Pour gérer les risques climatiques, nous voulons continuer à nous appuyer sur les assurances. Mais je souhaite également octroyer une certaine souplesse aux États membres confrontés aux problèmes climatiques, comme le gel, pour qu'ils puissent proposer des mesures adaptées à leurs zones rurales. Nous donnons déjà beaucoup de flexibilité aux États membres dans le cadre du programme de développement rural, puisqu'ils peuvent modifier les règles une fois par an, s'ils rencontrent une situation ou un problème particulier. Je ne pense pas que la Commission ait été particulièrement exigeante en la matière au cours des deux dernières années.

L'Union européenne est impliquée dans les recherches scientifiques autour de la molécule qui entre dans les mélanges au glyphosate. L'Union ne s'est penchée que sur cette molécule et nos études scientifiques montrent qu'elle est sans risques pour la santé humaine. Nous l'avons revérifié de différentes façons, la pression politique étant forte sur ce sujet. Le commissaire que je suis a dû gérer cette crise et a été particulièrement attentif aux études menées sur cette molécule. Mais d'autres composés entrent dans la production de la mixture finale. Ces autres produits sont rajoutés au niveau des États membres. Ce sont donc les États membres qui décident de la composition du mélange.

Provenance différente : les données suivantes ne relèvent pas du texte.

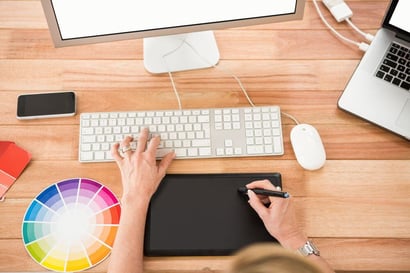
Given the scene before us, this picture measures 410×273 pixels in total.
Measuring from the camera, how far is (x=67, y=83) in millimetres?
1133

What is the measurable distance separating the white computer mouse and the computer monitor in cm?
24

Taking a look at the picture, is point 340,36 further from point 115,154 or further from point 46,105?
point 46,105

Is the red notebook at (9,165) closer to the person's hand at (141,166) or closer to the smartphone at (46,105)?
the smartphone at (46,105)

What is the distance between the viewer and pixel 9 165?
1036 millimetres

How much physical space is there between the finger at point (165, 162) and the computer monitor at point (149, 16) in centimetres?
26

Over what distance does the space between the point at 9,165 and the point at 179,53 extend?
17.5 inches

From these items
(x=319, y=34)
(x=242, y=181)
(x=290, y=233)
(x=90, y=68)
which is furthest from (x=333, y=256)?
(x=90, y=68)

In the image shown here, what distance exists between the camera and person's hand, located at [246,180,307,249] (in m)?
0.97

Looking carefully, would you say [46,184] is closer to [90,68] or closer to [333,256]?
[90,68]

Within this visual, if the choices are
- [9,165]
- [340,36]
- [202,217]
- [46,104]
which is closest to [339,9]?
[340,36]

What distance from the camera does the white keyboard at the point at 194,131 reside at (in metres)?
1.06

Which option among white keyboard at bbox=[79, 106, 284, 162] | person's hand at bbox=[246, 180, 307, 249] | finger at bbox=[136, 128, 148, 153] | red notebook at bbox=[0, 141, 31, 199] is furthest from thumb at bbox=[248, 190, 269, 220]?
red notebook at bbox=[0, 141, 31, 199]

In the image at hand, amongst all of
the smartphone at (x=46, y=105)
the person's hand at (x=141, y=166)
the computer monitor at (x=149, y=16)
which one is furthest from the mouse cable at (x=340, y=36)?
the smartphone at (x=46, y=105)

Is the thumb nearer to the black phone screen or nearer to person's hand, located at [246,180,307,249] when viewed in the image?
person's hand, located at [246,180,307,249]
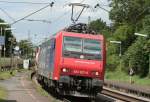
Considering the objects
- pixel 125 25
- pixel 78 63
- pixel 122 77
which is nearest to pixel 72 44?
pixel 78 63

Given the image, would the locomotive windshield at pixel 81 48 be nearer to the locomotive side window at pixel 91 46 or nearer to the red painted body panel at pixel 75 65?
the locomotive side window at pixel 91 46

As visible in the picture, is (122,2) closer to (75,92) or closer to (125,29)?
(125,29)

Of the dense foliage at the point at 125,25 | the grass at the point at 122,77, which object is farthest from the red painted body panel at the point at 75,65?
the dense foliage at the point at 125,25

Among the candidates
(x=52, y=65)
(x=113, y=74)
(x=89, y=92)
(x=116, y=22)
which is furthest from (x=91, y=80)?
(x=116, y=22)

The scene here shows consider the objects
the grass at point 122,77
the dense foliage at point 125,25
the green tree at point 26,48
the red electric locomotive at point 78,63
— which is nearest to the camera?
the red electric locomotive at point 78,63

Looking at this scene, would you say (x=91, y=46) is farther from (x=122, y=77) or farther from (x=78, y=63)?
(x=122, y=77)

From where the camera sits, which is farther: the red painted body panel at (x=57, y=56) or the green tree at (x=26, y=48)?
the green tree at (x=26, y=48)

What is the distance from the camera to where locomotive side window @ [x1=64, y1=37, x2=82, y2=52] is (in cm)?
2786

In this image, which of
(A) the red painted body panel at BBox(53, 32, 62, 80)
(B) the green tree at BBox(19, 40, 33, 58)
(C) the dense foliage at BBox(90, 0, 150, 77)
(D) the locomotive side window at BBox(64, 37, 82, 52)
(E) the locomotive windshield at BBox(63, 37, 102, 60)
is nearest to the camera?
(A) the red painted body panel at BBox(53, 32, 62, 80)

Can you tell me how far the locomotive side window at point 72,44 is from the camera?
1097 inches

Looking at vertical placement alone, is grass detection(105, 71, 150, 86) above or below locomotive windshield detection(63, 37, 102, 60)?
below

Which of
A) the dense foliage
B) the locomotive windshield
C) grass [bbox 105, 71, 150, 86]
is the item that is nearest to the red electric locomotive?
the locomotive windshield

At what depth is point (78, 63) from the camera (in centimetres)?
2748

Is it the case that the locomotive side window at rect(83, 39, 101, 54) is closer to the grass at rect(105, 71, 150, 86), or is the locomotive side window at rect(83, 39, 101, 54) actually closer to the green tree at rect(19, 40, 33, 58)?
the grass at rect(105, 71, 150, 86)
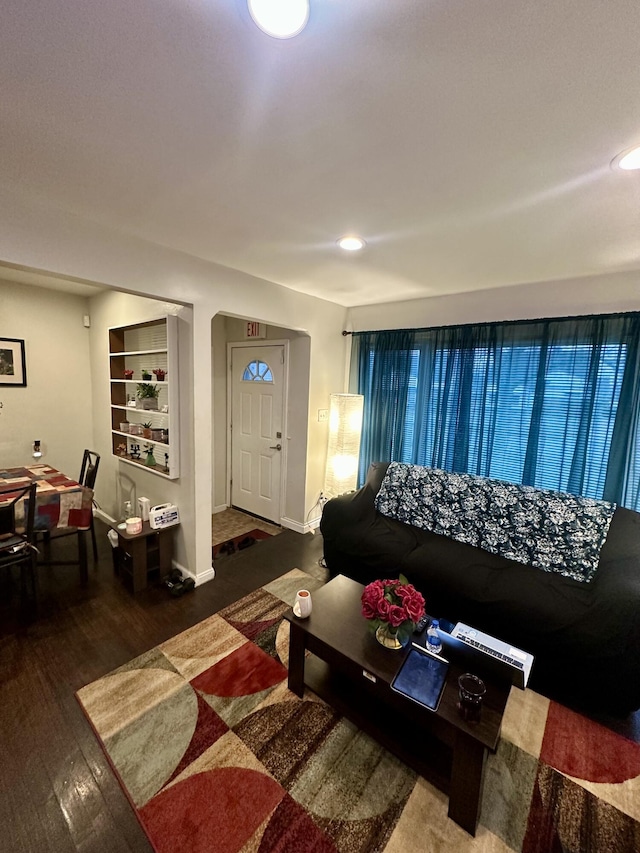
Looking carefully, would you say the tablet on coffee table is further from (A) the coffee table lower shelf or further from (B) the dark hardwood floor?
(B) the dark hardwood floor

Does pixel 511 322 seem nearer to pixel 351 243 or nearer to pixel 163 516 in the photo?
pixel 351 243

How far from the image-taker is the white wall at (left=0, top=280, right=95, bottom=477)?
3361 mm

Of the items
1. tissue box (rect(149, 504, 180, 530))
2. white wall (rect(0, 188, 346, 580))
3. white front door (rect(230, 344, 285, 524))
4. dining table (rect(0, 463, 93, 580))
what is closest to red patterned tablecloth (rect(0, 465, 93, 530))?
dining table (rect(0, 463, 93, 580))

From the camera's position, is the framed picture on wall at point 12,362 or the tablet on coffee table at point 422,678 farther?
the framed picture on wall at point 12,362

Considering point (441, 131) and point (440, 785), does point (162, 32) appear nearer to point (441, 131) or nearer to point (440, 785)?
point (441, 131)

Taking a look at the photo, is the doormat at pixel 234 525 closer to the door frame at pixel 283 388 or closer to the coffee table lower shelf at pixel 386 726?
the door frame at pixel 283 388

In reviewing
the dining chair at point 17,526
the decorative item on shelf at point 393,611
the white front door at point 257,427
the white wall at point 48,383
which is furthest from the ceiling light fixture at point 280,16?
the white wall at point 48,383

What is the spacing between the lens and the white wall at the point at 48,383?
336 cm

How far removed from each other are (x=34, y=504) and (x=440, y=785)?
2.68 metres

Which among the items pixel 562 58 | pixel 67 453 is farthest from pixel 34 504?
pixel 562 58

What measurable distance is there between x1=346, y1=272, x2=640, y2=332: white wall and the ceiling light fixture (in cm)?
262

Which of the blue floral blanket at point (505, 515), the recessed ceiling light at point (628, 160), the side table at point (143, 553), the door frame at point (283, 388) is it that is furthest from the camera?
the door frame at point (283, 388)

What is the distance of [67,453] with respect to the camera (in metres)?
3.76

Que va-t-on faire si ce produit est interdit ? Malheureusement, je ne connais ni la réponse, ni les alternatives. La recherche pour trouver de nouvelles molécules est encore insuffisante. Le débat est hautement politique ; il a pris le dessus sur le débat scientifique. Or, je fonde d'abord mon raisonnement sur des bases scientifiques.

La réforme de la PAC a bel et bien débuté. Nous ferons une communication le 29 novembre. Le cadre budgétaire 2020-2027 sera publié en mai 2018, je ferai une proposition législative en juin 2018 et, entre cette date et les élections européennes, nous aurons un débat sur ces propositions. La fenêtre d'opportunité sera de neuf mois. La grande campagne de consultation publique que nous avons lancée a porté ses fruits puisque 322 000 personnes ont répondu, contre à peine 5 500 la dernière fois. Vous le voyez, tout le monde peut participer à cette consultation ouverte !

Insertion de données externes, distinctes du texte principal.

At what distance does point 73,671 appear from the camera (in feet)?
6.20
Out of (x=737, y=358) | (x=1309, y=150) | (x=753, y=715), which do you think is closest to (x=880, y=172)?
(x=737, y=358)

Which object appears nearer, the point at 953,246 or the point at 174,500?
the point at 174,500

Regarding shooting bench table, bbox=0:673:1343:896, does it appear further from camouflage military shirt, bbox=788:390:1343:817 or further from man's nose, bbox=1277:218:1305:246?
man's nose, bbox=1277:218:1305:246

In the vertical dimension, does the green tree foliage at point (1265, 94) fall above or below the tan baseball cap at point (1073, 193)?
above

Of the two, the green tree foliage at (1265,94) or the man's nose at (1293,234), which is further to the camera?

S'agissant de la déréglementation du secteur laitier, nous continuons à mener des interventions dans le secteur, à offrir des aides au stockage privé, à opérer des paiements directs ainsi qu'à proposer des produits d'assurance qui aident les agriculteurs à stabiliser leurs revenus. Cela fait partie du deuxième pilier de notre politique agricole commune.

Je ne vois d'ailleurs pas, pour l'avenir, de libéralisation totale du secteur laitier. Je compte au contraire pas moins de vingt-trois mesures prises pour le soutenir, notamment, je l'ai dit, l'aide au stockage privé. Près de 380 000 tonnes de poudre de lait écrémé sont stockées de manière privée à l'heure actuelle. Que dois-je en faire ? Si je ne trouve pas de solution pour écouler ce produit, cela peut entraîner un risque de pression sur les prix en 2018, et faire du tort à nos producteurs. Car l'industrie agroalimentaire s'attend à la libération, tôt ou tard, de ce surplus. Nous réfléchissons donc à des solutions pour écouler ces produits dans les six à neuf mois afin d'éliminer cet excédent en souffrance sans peser sur les prix et nuire aux exploitants. En définitive, c'est ce qui nous importe plus : maintenir le niveau élevé de prix que nous connaissons à l'heure actuelle.

J'en termine par la hausse récente du prix du beurre. Cette augmentation est allée jusqu'à 50 % à travers l'Union européenne, mais ne s'est élevée en France qu'à 12 %, où la baisse n'avait certes pas été aussi prononcée. Il me semble cependant que c'est un sujet à débattre en France, peut-être dans le cadre des discussions sur la chaîne alimentaire : comment remédier à la concentration du marché. Le débat ouvre peut-être des possibilités.